The mixture of water also plays an important role in limiting primary production by nutrients . Inorganic nutrients such as nitrates , and nitrites , and phosphates and silicates are necessary for phytoplankton that use them for growth and for the proper functioning of the cellular machinery. The components of the photosynthetic apparatus , the enzymes and proteins are in fact rich in nitrogen (N) and iron (Fe). The phosphorus (P) (from phosphate) is essential for the growth of phytoplankton and its cell division, it is one of the main constituents of various biomolecules (such as nucleic acids and lipids that are essential components of such cell membranes ). He is also involved in the transfer of energy and metabolic cell (that is a component of ATP , the ADP and NADP + / NADPH ), 5 , 6 . The silicates are used by some diatoms to build their siliceous external skeleton. The phytoplankton cells are unable to synthesize these elements and must be purchased in their living environment in the form of inorganic nutrients. And limiting the availability of these items can lead to a decrease in photosynthesis and as a consequence of primary productivity.

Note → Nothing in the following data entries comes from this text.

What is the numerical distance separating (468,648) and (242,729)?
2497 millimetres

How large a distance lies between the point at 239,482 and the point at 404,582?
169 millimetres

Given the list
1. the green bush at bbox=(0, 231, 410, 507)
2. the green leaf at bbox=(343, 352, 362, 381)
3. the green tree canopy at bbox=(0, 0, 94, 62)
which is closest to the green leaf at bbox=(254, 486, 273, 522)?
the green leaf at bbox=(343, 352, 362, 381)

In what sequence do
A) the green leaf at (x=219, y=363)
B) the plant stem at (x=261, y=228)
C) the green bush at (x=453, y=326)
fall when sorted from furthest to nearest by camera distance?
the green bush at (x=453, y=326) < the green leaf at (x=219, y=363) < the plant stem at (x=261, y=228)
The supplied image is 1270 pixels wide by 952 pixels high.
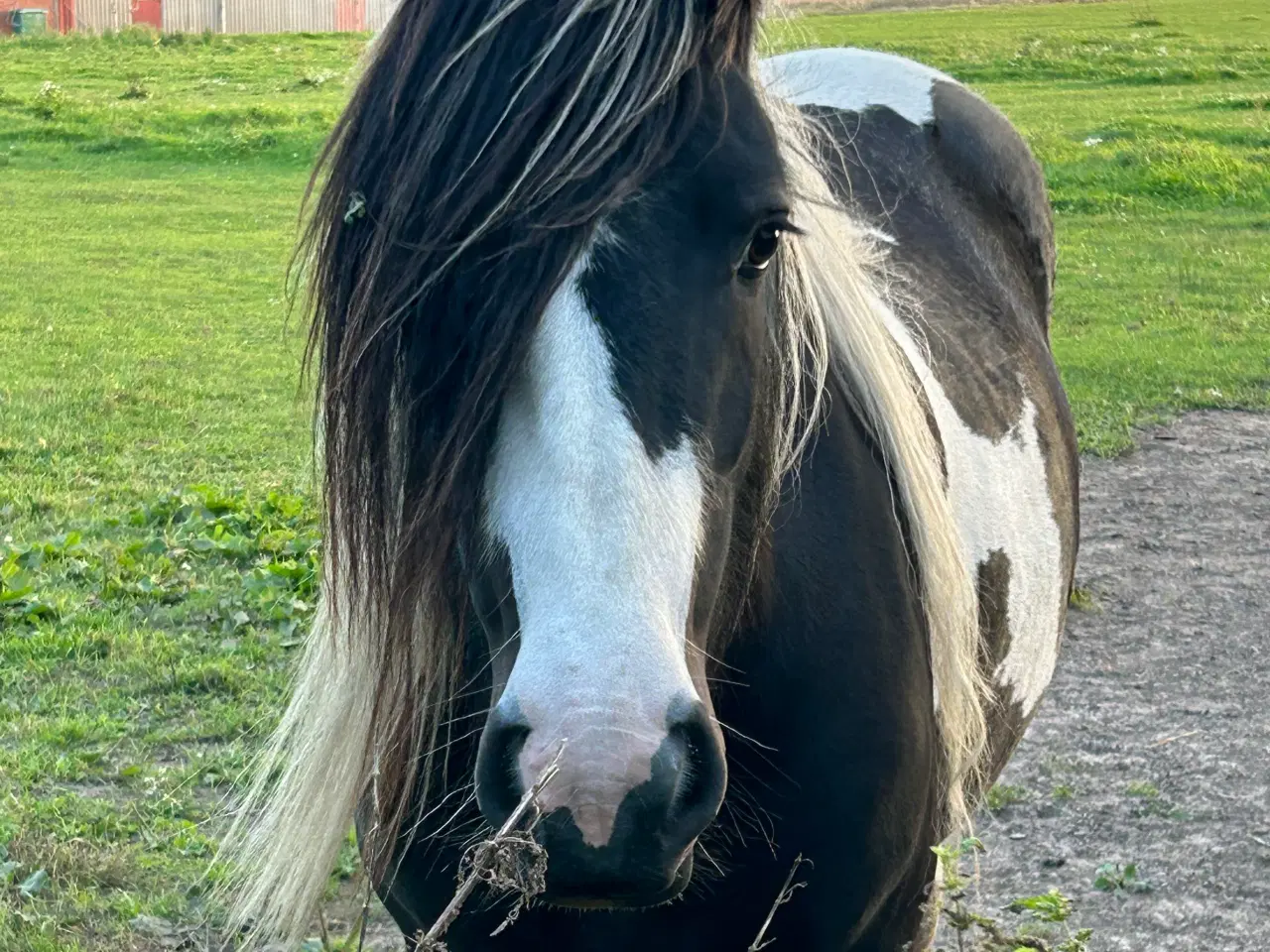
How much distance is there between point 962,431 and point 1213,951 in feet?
4.84

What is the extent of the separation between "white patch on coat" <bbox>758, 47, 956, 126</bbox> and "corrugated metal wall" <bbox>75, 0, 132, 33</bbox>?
27.8 metres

In phytoplankton, the limitation in nitrogen (N) can affect a number of cellular processes such as photosynthesis and protein synthesis 7 . Photosynthesis can be affected by a reduction in collection efficiency of light energy due to a reduction in the amount of chlorophyll a, which contains nitrogen but also by reducing the efficiency of protein synthesis that constitute the photosynthetic apparatus.

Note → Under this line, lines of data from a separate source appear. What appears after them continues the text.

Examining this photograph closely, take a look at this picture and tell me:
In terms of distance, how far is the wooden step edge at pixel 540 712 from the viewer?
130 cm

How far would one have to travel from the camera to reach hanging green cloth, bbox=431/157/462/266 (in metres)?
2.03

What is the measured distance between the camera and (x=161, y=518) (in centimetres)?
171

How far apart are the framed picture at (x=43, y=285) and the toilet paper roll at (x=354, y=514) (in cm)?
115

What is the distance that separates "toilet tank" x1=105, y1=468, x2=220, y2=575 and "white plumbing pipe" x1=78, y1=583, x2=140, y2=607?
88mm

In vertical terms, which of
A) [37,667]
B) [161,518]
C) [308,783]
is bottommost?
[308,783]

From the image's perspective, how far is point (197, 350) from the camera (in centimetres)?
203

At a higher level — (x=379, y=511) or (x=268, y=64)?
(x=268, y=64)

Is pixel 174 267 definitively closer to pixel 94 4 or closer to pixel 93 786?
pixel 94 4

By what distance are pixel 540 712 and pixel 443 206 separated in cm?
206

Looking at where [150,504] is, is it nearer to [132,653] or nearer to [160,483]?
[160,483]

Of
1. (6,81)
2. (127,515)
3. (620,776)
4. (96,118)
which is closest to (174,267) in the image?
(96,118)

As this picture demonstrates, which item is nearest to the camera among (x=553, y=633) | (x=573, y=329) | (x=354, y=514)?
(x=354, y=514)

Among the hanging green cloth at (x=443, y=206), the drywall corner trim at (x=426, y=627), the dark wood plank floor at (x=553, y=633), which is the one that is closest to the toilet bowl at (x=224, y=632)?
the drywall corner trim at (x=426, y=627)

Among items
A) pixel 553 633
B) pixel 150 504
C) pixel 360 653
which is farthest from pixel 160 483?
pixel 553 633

Due to the fall of gravity of the particulate matter (such as plankton, feces or dead organisms), nutrients are constantly leaving the photic zone, and do not refuel by the mixture of water and the rise in deeper water . This situation gets worse in summer due to warming of surface waters and reduced winds increases vertical stratification and lead to a strong thermocline , as this makes it more difficult mixture of water and the rise in deeper waters rich in nutrients. In areas of upwelling , there is a high primary productivity due to the significant rise of deep waters rich in nutrients.

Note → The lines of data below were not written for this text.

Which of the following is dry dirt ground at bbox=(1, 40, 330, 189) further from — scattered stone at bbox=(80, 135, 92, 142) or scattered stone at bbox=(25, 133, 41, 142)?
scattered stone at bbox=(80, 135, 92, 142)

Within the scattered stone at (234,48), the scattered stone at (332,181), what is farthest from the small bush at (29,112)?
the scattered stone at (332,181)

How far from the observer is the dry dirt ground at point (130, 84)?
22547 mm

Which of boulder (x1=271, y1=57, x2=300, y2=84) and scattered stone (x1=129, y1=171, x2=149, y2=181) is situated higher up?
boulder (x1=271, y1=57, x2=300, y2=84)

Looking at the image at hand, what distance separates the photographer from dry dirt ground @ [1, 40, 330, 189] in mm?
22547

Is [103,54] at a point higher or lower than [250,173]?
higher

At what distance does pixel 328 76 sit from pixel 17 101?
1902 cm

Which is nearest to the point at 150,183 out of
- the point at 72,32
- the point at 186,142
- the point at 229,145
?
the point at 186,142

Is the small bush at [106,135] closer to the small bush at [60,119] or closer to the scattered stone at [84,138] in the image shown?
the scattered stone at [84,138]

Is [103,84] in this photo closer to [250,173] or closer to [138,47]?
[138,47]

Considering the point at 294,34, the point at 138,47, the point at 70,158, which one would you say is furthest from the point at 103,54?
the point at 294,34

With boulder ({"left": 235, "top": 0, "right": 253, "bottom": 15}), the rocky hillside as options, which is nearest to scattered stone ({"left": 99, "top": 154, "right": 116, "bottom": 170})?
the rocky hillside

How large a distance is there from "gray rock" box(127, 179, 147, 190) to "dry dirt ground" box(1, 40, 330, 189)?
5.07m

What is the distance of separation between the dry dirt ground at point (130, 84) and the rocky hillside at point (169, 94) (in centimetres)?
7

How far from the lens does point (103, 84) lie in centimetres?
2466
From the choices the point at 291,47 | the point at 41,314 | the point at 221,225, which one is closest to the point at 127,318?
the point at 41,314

Another potentially limiting factor is the relatively recently discovered iron 8 . It is used as a cofactor (biochemistry) enzymes involved in processes such as nitrate reduction and nitrogen fixation. An important source of iron in the oceans comes from the dust of the desert which is transported by the winds. The Sahara plays a vital role in the fertilization of the oceans. In areas of the ocean that are remote deserts or that are not affected by the winds carrying dust (eg, South and North of the Pacific Ocean ), lack of iron can significantly limit the primary productivity . These areas are Plastic Containers known as HNLC areas for High Nutrients Low Chlorophyll in English (high nutrient, low chlorophyll content) because of the scarcity of iron limits phytoplankton growth and leads to excess nutrients. Some scientists have suggested the introduction of iron in these regions as a means of increasing primary productivity and the use of carbon dioxide from the atmosphere to mitigate the effects of global warming 9 . However, tests of iron fertilization showed that the addition of iron can actually boost primary productivity, but its effects disappear very quickly. In addition, it is always very dangerous to artificially change the composition of natural ecosystems because we do not always realize the consequences this might have.
Methods of measurement
The methods for measuring primary production depends on the type of production to be measured (gross or net) and depending on the medium in question (terrestrial or aquatic). Gross production is always more difficult to measure than net production because it requires measuring the amount of energy devoted to breathing. The breathing is in fact an ongoing process that consumes some of the products of primary production (eg sugars) before being correctly measured. The study of primary production land is generally more difficult because part of this production is directed to underground tissues and organs more difficult to access. In the aquatic environment, the same problem with the ecosystem deep.